IM Wisconsin Race Report

Here is the race report in its entirety as written to Coach Mike Ricci immediately after the race. This is how an Ironman really goes down.
"Finally got a minute to write this down! (race files are uploaded)
Had a terrible night's sleep two nights before the race. This really worried me, but ended up being ok. Went to bed at 3 pm the day before the race.
Woke up at 3 am and ate 600 calories and started getting ready.
Swim was ok. I guess I'm always surprised by how competitive the big races are. I'm used to coming out of the water without being bumped around much. I was knocked around a ton during this swim, but just stuck with it. I do not like having a full sleeved suit. It made my delts very tired. I estimated a 1:05 and nailed it on the head.
Took your advice and walked up the helix. Well, my PE was so low, I ran about half of it. T1 was a cake walk. It is amazing how much clearer your mind is during a race when your heart isn't in your throat. I was the lone racer to get a doofus bike handler. I had to go unrack my own bike because this guy was clueless. No worries, though. It's a long race.

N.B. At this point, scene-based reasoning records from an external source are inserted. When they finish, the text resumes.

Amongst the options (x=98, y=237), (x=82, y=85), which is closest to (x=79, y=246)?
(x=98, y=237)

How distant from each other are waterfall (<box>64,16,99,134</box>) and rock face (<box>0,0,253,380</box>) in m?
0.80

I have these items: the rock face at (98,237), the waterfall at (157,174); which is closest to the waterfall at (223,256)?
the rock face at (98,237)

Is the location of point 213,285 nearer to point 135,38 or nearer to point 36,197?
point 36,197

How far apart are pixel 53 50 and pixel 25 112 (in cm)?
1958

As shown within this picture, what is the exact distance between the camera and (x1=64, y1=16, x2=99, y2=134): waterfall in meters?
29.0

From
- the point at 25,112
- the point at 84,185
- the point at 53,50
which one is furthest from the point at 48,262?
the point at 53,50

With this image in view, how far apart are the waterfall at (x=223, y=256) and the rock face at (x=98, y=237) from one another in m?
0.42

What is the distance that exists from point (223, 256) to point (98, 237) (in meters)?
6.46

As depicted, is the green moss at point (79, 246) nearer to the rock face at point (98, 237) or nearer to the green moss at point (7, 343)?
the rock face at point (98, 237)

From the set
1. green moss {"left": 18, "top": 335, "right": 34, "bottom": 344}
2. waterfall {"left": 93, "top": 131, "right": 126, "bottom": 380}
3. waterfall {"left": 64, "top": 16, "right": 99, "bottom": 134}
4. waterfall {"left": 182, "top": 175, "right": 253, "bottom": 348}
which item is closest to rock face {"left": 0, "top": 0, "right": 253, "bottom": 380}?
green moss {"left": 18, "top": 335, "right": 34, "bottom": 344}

The Powertap didn't work at all during the first half hour or so. I thought I was going to have to race without it. It picked up nothing (except speed) or unfathomably low wattage for an eternity. I just let it keep trying and finally it jumped up from 0 to 6 watts to around 180. That kind of scared me a bit. Had on a Suunto HR monitor just in case.
I went at the higher end of the prescribed wattage for most of the first loop. The flatter parts were exactly like the hills around my house and the hilly parts were exactly like the hills I trained on at the Farm in East Texas. I remember hearing several people lamenting that the hills were big or tough or even "scary". This actually cracked me up. Who cares about how bad the hills are? Wattage meters are the great equalizer. You do what you do and you get what you get. Stay within your wattage so you can run. I also went out on the bike course and checked out the surface before the race. I didn't care about the hills so much as knowing how dangerous the hard turns are and I felt the surface every so often with my bare feet to get an idea of how high to run my PSI. The answer: very high. This course was mostly smoooooooooth.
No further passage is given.